The gardener, the story goes, got the message and stopped pestering him. Even before the JD MP's audience had stopped laughing at Nehru's wit, our ministerial aspirant delivered his punch line, "But Deve Gowda is the only prime minister who cannot make anyone a minister. That power has been usurped by Laloo, Mulayam, Karunanidhi, Naidu... anyone but Deve Gowda."

A ministerial pool

Did K Karunakaran (right) build himself a swimming pool at his official residence while he was the industries minister in the Rao government? After a newspaper reported that he had indeed built one at 9, Krishna Menon Marg, Karunakaran has been at pains to pass it off as a 'small tub.'.

But inquiries reveal that the Cement Corporation of India, a public sector unit under the administrative control of industries ministry, spent Rs 1 million to make a swimming pool in the back lawn of Karunakaran's house for his morning 'ablutions', as his aide put it. The pool may not be Olympic-sized, but it is certainly bigger than a small tub.

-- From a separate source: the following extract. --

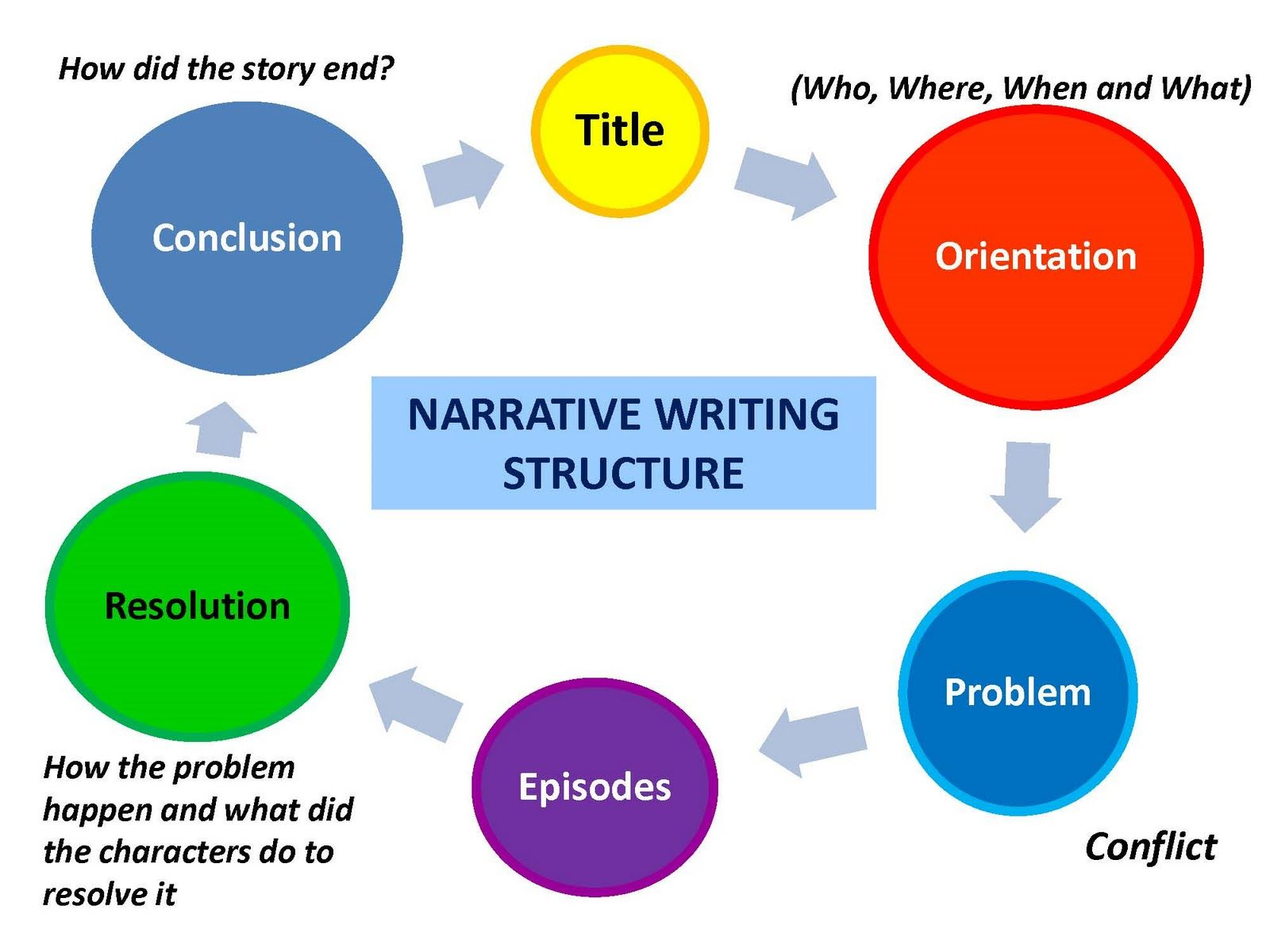 Narrative essay Narrative writing, Creative writing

Laid with glazed titles, it has of a regular provision for fresh water and drainage.

It is commonplace for public sector units to provide for the comforts of their ministers-in-charge.

Wealthy leaders, bankrupt party

A well-respected ad agency owner has been running from pillar to post to recover his dues from the Congress party. The long-term treasurer of the party, Sitaram Kesri, (left) pleads shortage of funds as the reason for non-payment.

The party owes the said agency about Rs two million from the time the late Rajiv Gandhi had personally approved the campaign for the 1991 Lok Sabha election. Kesri had promised to pay after the 1996 election. Following the party's rout, Kesri's excuse remains unchanged: "Let us see after the next election."

Meanwhile, the adman has lost all hope of recovering his long-pending dues.